- Education: MD from Dalhousie University, Residency training at the University of Toronto, MHSc from the University of Toronto, and Director training from the Rotman School of Management
- Occupation: Clinician Scientist
- Scientific career
- Institutions: CAMH, University of Toronto, St. Michael's Hospital

= Vicky Stergiopoulos =

Canadian medical doctor and researcher

Vicky Stergiopoulos is a senior clinician scientist at the Centre for Addiction and Mental Health (CAMH), and a full professor at the University of Toronto within the Department of Psychiatry and the Institute of Health Policy, Management and Evaluation. She is also an affiliate scientist with the MAP Centre for Urban Health Solutions in the Li Ka Shing Knowledge Institute of St. Michael's Hospital in Toronto, Canada.

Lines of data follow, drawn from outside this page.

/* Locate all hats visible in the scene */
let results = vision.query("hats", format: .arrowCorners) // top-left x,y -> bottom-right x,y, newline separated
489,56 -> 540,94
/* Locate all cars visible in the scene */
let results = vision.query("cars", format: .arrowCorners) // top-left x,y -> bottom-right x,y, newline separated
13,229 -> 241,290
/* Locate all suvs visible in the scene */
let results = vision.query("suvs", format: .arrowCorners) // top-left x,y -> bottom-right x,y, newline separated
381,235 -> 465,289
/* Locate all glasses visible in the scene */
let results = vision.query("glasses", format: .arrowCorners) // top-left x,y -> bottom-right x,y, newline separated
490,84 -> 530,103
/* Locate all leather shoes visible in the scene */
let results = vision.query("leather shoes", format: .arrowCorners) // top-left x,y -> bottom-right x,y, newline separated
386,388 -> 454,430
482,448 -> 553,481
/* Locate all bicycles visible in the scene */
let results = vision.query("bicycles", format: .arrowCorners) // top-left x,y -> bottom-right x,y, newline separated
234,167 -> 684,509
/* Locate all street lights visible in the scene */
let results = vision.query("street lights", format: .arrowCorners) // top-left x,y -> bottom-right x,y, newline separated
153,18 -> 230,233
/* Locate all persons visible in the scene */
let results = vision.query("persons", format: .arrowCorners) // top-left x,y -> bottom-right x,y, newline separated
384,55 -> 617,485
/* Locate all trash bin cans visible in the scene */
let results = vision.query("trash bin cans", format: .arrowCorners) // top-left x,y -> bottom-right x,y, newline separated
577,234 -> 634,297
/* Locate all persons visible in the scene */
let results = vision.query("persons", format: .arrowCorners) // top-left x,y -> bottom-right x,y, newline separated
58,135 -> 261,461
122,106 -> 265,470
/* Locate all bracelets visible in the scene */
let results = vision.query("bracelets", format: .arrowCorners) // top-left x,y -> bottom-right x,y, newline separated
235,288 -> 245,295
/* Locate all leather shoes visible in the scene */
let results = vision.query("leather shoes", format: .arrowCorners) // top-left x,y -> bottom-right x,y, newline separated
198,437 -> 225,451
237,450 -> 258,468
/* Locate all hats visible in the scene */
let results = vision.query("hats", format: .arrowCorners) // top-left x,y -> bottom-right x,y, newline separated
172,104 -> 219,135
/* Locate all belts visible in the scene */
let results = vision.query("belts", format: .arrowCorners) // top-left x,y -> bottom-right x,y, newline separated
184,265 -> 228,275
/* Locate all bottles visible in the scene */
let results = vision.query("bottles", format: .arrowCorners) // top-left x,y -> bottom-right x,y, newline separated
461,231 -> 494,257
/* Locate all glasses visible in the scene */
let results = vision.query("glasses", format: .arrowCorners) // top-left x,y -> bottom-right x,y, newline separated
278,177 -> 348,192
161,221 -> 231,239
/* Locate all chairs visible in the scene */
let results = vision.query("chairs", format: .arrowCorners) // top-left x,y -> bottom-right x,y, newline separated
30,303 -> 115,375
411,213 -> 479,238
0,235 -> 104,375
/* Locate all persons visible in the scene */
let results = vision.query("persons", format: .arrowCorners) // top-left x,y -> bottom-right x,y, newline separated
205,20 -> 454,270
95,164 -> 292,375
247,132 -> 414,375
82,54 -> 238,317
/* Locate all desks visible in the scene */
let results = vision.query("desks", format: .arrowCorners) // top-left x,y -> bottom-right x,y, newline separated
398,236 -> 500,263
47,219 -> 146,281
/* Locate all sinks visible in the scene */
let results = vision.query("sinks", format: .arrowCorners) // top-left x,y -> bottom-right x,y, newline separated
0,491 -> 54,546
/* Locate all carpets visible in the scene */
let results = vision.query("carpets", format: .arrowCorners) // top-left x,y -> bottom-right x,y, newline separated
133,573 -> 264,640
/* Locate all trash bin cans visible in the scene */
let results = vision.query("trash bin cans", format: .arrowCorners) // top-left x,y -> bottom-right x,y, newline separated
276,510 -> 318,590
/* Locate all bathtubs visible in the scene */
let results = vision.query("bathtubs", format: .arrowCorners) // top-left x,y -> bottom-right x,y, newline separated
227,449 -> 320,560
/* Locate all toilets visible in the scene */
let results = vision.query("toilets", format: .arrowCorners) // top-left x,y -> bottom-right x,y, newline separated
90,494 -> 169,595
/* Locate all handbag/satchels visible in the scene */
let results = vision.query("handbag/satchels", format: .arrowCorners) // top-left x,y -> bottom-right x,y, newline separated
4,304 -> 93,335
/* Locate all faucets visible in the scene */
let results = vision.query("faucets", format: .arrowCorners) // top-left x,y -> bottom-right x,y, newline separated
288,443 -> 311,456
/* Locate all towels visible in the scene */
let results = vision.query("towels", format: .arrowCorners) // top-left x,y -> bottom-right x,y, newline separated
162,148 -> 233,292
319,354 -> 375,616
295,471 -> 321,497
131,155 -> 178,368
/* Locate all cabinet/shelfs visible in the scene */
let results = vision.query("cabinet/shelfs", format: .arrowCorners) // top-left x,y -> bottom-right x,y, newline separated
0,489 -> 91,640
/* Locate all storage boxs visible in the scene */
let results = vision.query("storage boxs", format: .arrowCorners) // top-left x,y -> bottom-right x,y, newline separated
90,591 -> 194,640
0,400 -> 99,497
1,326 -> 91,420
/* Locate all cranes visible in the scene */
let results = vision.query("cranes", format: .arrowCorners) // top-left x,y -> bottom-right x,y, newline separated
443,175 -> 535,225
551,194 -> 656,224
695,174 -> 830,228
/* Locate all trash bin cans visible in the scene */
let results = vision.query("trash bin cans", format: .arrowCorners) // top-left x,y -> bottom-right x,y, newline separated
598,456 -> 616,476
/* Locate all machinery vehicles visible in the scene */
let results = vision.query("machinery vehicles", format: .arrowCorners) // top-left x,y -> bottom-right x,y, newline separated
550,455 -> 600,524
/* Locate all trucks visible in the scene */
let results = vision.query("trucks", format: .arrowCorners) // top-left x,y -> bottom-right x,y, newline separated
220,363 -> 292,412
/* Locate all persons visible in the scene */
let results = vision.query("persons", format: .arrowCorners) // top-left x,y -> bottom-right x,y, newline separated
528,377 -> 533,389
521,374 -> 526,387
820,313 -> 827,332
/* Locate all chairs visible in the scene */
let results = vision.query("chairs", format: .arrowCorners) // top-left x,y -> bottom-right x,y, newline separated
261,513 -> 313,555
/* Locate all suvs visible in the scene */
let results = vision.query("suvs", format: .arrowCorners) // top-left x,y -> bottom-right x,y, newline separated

Her research primarily focuses on improving housing and health outcomes and improving the livelihoods of adults with complex mental illnesses. This work includes the examination of interventions aimed at improving these outcomes in this population, quality of housing for adults with complex needs, and collaborative care models in mental health.

== Education ==
Stergiopoulos completed a Masters in Health Sciences (MHSc) in Health Administration from the University of Toronto's Institute of Policy, Management, and Evaluation. She then went on to complete director's education training at the Rotman School of Management. She completed medical school within the Faculty of Medicine of Dalhousie University in 1997, and then went on to complete her psychiatry residency at the University of Toronto in 2002. She obtained professional corporation authorization on June 23, 2011 to practice within the CAMH hospital.

== Career ==
She most notably co-led the At Home/Chez Soi study which was the largest randomized controlled trial consisting of more than 2,000 individuals struggling with homelessness and with mental illness across Canada from 2009-2013, which led to the Province of Ontario to set a goal towards ending homelessness.

Stergiopoulos had also served as the medical director of the Inner City Health Associates (ICHA) from 2007 to 2011 , which refers to a group of health care providers providing specialized services to vulnerable populations, specifically those experiencing homelessness, in Toronto, Canada. From 2011 to 2016, she became the Psychiatrist-in-Chief at St. Michael's Hospital.